##### ENTRIES SHOWN

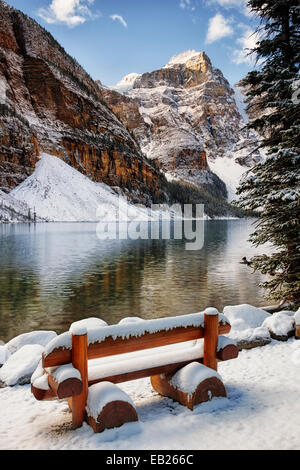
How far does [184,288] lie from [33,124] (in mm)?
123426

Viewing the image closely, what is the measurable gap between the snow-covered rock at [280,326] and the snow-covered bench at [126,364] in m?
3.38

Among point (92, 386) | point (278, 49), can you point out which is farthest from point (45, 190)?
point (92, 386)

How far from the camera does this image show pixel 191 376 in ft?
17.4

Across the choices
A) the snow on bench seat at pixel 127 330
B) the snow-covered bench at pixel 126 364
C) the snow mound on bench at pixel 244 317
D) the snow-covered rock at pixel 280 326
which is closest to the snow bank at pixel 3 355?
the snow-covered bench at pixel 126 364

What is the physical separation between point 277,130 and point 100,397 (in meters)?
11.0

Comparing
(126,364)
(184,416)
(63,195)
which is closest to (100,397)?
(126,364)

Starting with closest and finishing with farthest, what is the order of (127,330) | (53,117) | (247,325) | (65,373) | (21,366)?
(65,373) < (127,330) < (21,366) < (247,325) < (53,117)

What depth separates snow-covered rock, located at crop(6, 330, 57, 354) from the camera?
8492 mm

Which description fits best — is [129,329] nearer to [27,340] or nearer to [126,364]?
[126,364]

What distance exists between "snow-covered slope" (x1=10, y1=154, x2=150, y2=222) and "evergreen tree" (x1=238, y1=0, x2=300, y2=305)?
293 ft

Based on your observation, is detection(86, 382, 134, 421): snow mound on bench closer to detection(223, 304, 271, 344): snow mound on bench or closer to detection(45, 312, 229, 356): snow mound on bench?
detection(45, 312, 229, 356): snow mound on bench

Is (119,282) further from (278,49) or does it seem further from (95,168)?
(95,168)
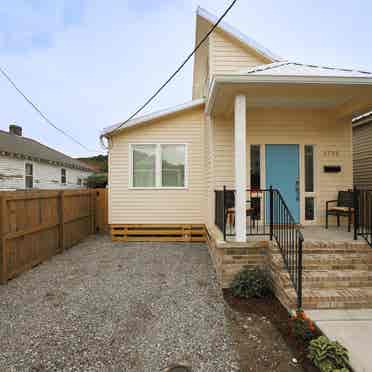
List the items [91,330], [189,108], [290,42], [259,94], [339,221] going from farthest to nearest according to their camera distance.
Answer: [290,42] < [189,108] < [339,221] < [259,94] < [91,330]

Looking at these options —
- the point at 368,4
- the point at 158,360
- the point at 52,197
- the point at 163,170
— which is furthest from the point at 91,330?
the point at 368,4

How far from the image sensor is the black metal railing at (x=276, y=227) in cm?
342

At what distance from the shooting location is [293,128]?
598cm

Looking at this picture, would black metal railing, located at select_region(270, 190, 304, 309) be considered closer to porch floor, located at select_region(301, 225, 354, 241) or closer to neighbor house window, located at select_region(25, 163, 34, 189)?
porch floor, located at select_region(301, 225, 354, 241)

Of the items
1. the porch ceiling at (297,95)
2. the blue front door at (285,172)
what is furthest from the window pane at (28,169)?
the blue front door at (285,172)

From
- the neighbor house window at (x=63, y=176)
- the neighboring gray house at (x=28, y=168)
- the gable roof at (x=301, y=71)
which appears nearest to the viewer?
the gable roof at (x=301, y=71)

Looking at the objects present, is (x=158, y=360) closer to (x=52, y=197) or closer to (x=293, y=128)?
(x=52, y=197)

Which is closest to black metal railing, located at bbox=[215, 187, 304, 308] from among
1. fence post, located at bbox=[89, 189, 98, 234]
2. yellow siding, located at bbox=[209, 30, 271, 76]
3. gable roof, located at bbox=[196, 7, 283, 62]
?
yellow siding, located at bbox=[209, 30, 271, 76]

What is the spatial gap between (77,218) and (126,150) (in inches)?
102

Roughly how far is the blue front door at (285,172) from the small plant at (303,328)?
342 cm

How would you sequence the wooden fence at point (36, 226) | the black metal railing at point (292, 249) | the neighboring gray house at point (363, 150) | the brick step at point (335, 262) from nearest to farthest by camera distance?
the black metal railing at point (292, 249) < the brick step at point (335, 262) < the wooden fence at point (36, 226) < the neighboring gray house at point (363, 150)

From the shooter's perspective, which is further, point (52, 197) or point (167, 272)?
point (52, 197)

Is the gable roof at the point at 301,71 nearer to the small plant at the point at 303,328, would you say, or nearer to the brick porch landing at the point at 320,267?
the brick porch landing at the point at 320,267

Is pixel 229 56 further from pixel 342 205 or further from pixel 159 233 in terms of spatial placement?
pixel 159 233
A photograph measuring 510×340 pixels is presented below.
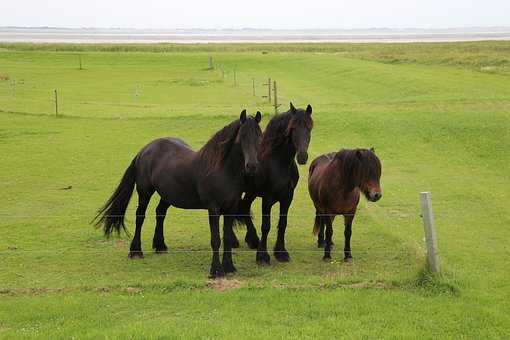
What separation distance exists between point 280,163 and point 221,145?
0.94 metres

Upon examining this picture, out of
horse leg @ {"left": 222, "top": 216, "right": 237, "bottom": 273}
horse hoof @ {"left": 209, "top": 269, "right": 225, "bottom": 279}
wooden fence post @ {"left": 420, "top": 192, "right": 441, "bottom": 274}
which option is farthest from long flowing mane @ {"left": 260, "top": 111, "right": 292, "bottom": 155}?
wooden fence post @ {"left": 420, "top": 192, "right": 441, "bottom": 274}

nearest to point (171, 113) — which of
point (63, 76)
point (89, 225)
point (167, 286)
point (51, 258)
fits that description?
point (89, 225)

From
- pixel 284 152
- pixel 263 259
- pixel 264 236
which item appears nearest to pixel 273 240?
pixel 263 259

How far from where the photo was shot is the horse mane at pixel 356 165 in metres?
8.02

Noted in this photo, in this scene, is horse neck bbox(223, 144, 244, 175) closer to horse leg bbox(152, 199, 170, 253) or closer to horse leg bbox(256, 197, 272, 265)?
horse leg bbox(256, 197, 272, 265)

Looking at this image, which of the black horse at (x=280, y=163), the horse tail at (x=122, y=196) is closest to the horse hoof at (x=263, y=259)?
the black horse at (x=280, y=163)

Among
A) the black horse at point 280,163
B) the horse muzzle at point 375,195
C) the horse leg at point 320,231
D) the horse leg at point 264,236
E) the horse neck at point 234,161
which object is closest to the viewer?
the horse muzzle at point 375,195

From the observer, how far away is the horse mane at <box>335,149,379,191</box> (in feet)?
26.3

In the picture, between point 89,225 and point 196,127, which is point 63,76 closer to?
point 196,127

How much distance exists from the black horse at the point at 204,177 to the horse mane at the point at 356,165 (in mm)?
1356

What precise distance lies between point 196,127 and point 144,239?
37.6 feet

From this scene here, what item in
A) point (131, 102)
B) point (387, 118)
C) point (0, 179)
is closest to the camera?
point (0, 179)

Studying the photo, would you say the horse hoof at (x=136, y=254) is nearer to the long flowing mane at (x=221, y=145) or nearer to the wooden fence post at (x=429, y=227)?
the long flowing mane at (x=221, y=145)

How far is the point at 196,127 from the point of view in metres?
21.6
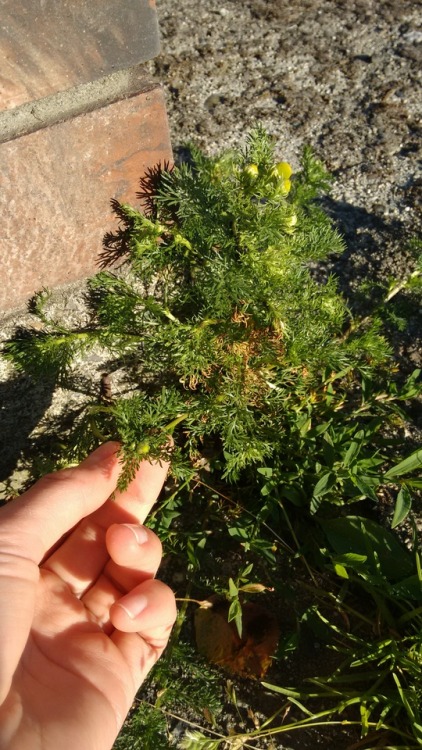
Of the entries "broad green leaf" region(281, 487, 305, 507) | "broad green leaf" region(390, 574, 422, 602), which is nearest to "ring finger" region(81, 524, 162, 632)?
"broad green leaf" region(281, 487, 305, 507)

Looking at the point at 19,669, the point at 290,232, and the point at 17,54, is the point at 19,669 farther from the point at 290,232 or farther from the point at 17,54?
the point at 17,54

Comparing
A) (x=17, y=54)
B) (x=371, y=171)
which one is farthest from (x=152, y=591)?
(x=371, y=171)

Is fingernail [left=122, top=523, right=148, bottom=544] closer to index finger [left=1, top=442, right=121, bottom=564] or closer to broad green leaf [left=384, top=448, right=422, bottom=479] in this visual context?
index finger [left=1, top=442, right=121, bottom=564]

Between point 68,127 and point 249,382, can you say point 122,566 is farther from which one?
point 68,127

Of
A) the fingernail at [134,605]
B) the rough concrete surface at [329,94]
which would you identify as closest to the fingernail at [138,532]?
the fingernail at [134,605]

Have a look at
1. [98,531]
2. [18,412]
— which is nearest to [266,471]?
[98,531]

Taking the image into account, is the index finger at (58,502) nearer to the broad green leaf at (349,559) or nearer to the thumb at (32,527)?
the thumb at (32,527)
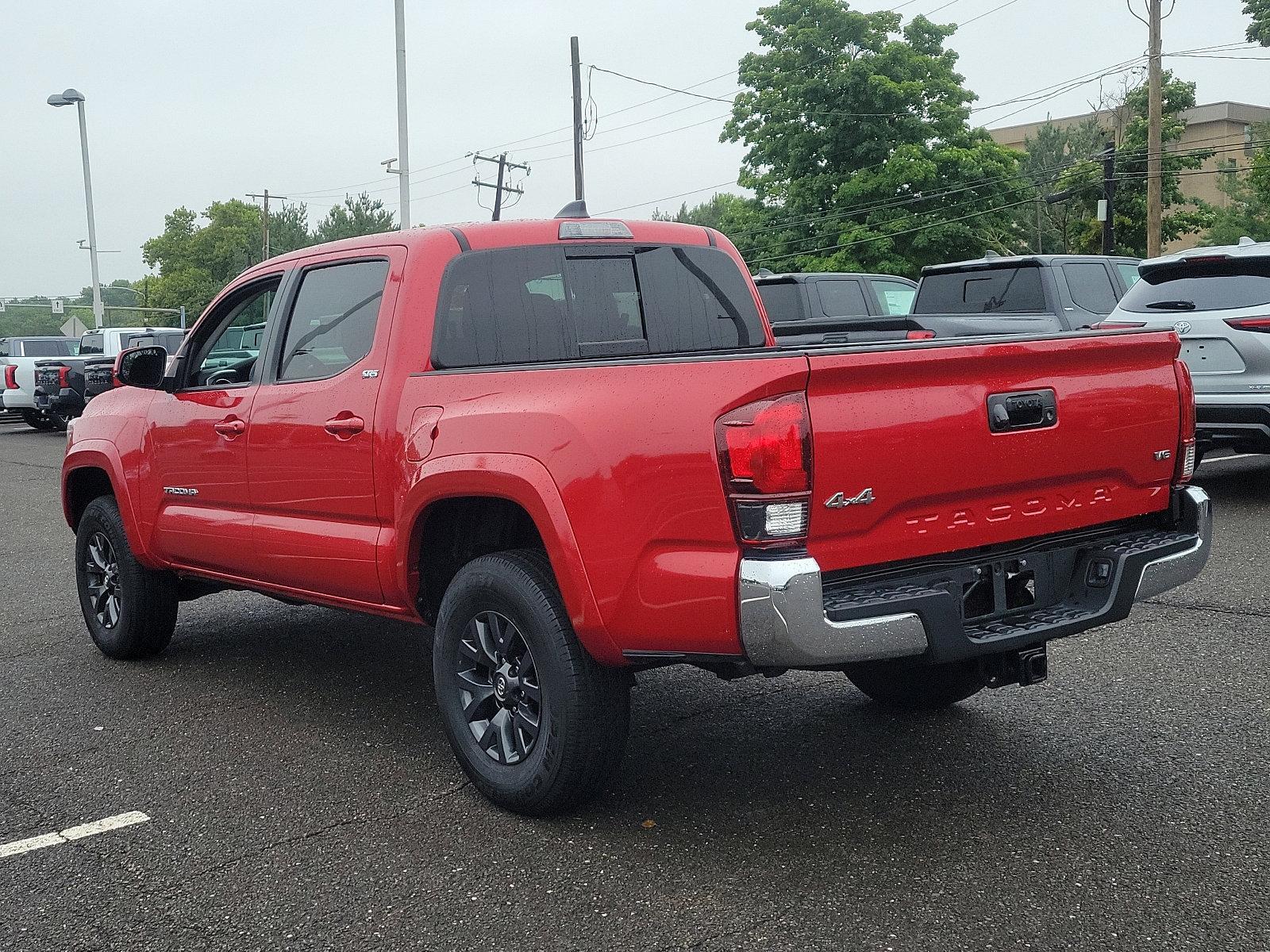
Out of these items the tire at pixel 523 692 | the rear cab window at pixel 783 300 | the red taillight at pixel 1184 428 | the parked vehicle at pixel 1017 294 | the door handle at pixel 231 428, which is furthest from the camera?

##########

Make a word-for-word copy of the entries, without any pictures.

- **ANSWER FOR THIS EXERCISE**:
How far does [184,288] lie from [33,124] (in mm)?
123426

Viewing the image closely, what is the measurable gap between the snow-covered rock at [280,326] and the snow-covered bench at [126,364] in m?
3.38

Among point (92, 386) | point (278, 49), can you point out which is farthest from point (45, 190)?
point (92, 386)

How far from the camera does this image show pixel 191 376 in ft?
17.4

Across the choices
A) the snow on bench seat at pixel 127 330
B) the snow-covered bench at pixel 126 364
C) the snow mound on bench at pixel 244 317
D) the snow-covered rock at pixel 280 326
which is closest to the snow bank at pixel 3 355?
the snow-covered bench at pixel 126 364

What is the physical separation between point 277,130 and point 100,397 (in meters)?
11.0

Comparing
(126,364)
(184,416)
(63,195)
which is closest to (100,397)?
(126,364)

Starting with closest and finishing with farthest, what is the order of (127,330) | (53,117) | (247,325) | (65,373) | (21,366)?
(65,373) < (127,330) < (21,366) < (247,325) < (53,117)

What depth separates snow-covered rock, located at crop(6, 330, 57, 354) from the camera?
8492 mm

Which description fits best — is [129,329] nearer to [27,340] or nearer to [126,364]?
[126,364]

What distance exists between "snow-covered slope" (x1=10, y1=154, x2=150, y2=222) and "evergreen tree" (x1=238, y1=0, x2=300, y2=305)?
293 ft

Based on your observation, is detection(86, 382, 134, 421): snow mound on bench closer to detection(223, 304, 271, 344): snow mound on bench or closer to detection(45, 312, 229, 356): snow mound on bench?
detection(45, 312, 229, 356): snow mound on bench

Is (119,282) further from (278,49) or does it seem further from (95,168)?
(95,168)
List the items [91,330], [189,108], [290,42], [259,94], [339,221] going from farthest to nearest according to their camera distance.
Answer: [290,42] < [189,108] < [339,221] < [259,94] < [91,330]

Looking at these options —
- the point at 368,4
- the point at 158,360
- the point at 52,197
- the point at 163,170
— which is furthest from the point at 91,330?
the point at 368,4

How far from the image sensor is the black metal railing at (x=276, y=227) in cm?
342

At what distance from the shooting location is [293,128]?
598cm

Looking at this picture, would black metal railing, located at select_region(270, 190, 304, 309) be considered closer to porch floor, located at select_region(301, 225, 354, 241) or closer to neighbor house window, located at select_region(25, 163, 34, 189)?
porch floor, located at select_region(301, 225, 354, 241)

Of the items
1. the porch ceiling at (297,95)
2. the blue front door at (285,172)
what is furthest from the window pane at (28,169)?
the blue front door at (285,172)

From
- the neighbor house window at (x=63, y=176)
- the neighboring gray house at (x=28, y=168)
- the gable roof at (x=301, y=71)
which appears nearest to the viewer?
the gable roof at (x=301, y=71)

Looking at the objects present, is (x=158, y=360) closer to (x=52, y=197) or closer to (x=293, y=128)?
(x=52, y=197)

Which is closest to black metal railing, located at bbox=[215, 187, 304, 308] from among
1. fence post, located at bbox=[89, 189, 98, 234]
2. yellow siding, located at bbox=[209, 30, 271, 76]
3. gable roof, located at bbox=[196, 7, 283, 62]
?
yellow siding, located at bbox=[209, 30, 271, 76]

What is the spatial gap between (77,218) and (126,150) (in inches)?
102

Roughly how far is the blue front door at (285,172) from the small plant at (303,328)?
342 cm

How would you sequence the wooden fence at point (36, 226) | the black metal railing at point (292, 249) | the neighboring gray house at point (363, 150) | the brick step at point (335, 262) from nearest to farthest by camera distance?
the black metal railing at point (292, 249) < the brick step at point (335, 262) < the wooden fence at point (36, 226) < the neighboring gray house at point (363, 150)

From the shooter's perspective, which is further, point (52, 197) or point (167, 272)?
point (52, 197)

Is the gable roof at the point at 301,71 nearer to the small plant at the point at 303,328, would you say, or nearer to the brick porch landing at the point at 320,267?
the brick porch landing at the point at 320,267

Is pixel 229 56 further from pixel 342 205 or further from pixel 159 233 in terms of spatial placement?
pixel 159 233
A photograph measuring 510×340 pixels is presented below.
What separation distance exists between point 280,163 and point 221,145?
0.94 metres

Upon examining this picture, out of
horse leg @ {"left": 222, "top": 216, "right": 237, "bottom": 273}
horse hoof @ {"left": 209, "top": 269, "right": 225, "bottom": 279}
wooden fence post @ {"left": 420, "top": 192, "right": 441, "bottom": 274}
which option is farthest from long flowing mane @ {"left": 260, "top": 111, "right": 292, "bottom": 155}?
wooden fence post @ {"left": 420, "top": 192, "right": 441, "bottom": 274}

nearest to point (171, 113) — which of
point (63, 76)
point (89, 225)
point (167, 286)
point (51, 258)
fits that description?
point (89, 225)

From
- pixel 284 152
- pixel 263 259
- pixel 264 236
which item appears nearest to pixel 273 240?
pixel 263 259

How far from where the photo was shot is the horse mane at pixel 356 165 in metres?
8.02

Noted in this photo, in this scene, is horse neck bbox(223, 144, 244, 175) closer to horse leg bbox(152, 199, 170, 253) or closer to horse leg bbox(256, 197, 272, 265)?
horse leg bbox(256, 197, 272, 265)

Looking at this image, which of the black horse at (x=280, y=163), the horse tail at (x=122, y=196) is closest to the horse hoof at (x=263, y=259)?
the black horse at (x=280, y=163)

Among
A) the black horse at point 280,163
B) the horse muzzle at point 375,195
C) the horse leg at point 320,231
D) the horse leg at point 264,236
E) the horse neck at point 234,161
which object is closest to the viewer?
the horse muzzle at point 375,195

From the observer, how far away is the horse mane at <box>335,149,379,191</box> (in feet)?
26.3

In the picture, between point 89,225 and point 196,127, which is point 63,76 closer to?
point 196,127

How much distance exists from the black horse at the point at 204,177 to the horse mane at the point at 356,165 (in mm)?
1356

What precise distance lies between point 196,127 and point 144,239?
37.6 feet

From this scene here, what item in
A) point (131, 102)
B) point (387, 118)
C) point (0, 179)
is closest to the camera?
point (0, 179)

Studying the photo, would you say the horse hoof at (x=136, y=254) is nearer to the long flowing mane at (x=221, y=145) or nearer to the wooden fence post at (x=429, y=227)?
the long flowing mane at (x=221, y=145)

How far is the point at 196,127 from the point of view in metres?
21.6
Of the entries "broad green leaf" region(281, 487, 305, 507) | "broad green leaf" region(390, 574, 422, 602), which is nearest to "ring finger" region(81, 524, 162, 632)?
"broad green leaf" region(281, 487, 305, 507)

Looking at the point at 19,669, the point at 290,232, and the point at 17,54, is the point at 19,669 farther from the point at 290,232 or farther from the point at 17,54?
the point at 17,54

Comparing
A) (x=17, y=54)
B) (x=371, y=171)
which one is farthest from (x=152, y=591)?
(x=371, y=171)

Is fingernail [left=122, top=523, right=148, bottom=544] closer to index finger [left=1, top=442, right=121, bottom=564] or closer to broad green leaf [left=384, top=448, right=422, bottom=479] in this visual context?
index finger [left=1, top=442, right=121, bottom=564]

Between point 68,127 and point 249,382, can you say point 122,566 is farther from which one?
point 68,127

Of
A) the fingernail at [134,605]
B) the rough concrete surface at [329,94]
which would you identify as closest to the fingernail at [138,532]?
the fingernail at [134,605]

Have a look at
1. [98,531]
2. [18,412]
— which is nearest to [266,471]?
[98,531]

Taking the image into account, is the index finger at (58,502) nearer to the broad green leaf at (349,559) or nearer to the thumb at (32,527)?
the thumb at (32,527)
Out of these items the tire at pixel 523 692 | the rear cab window at pixel 783 300 | the red taillight at pixel 1184 428 | the parked vehicle at pixel 1017 294 | the door handle at pixel 231 428, which is furthest from the camera?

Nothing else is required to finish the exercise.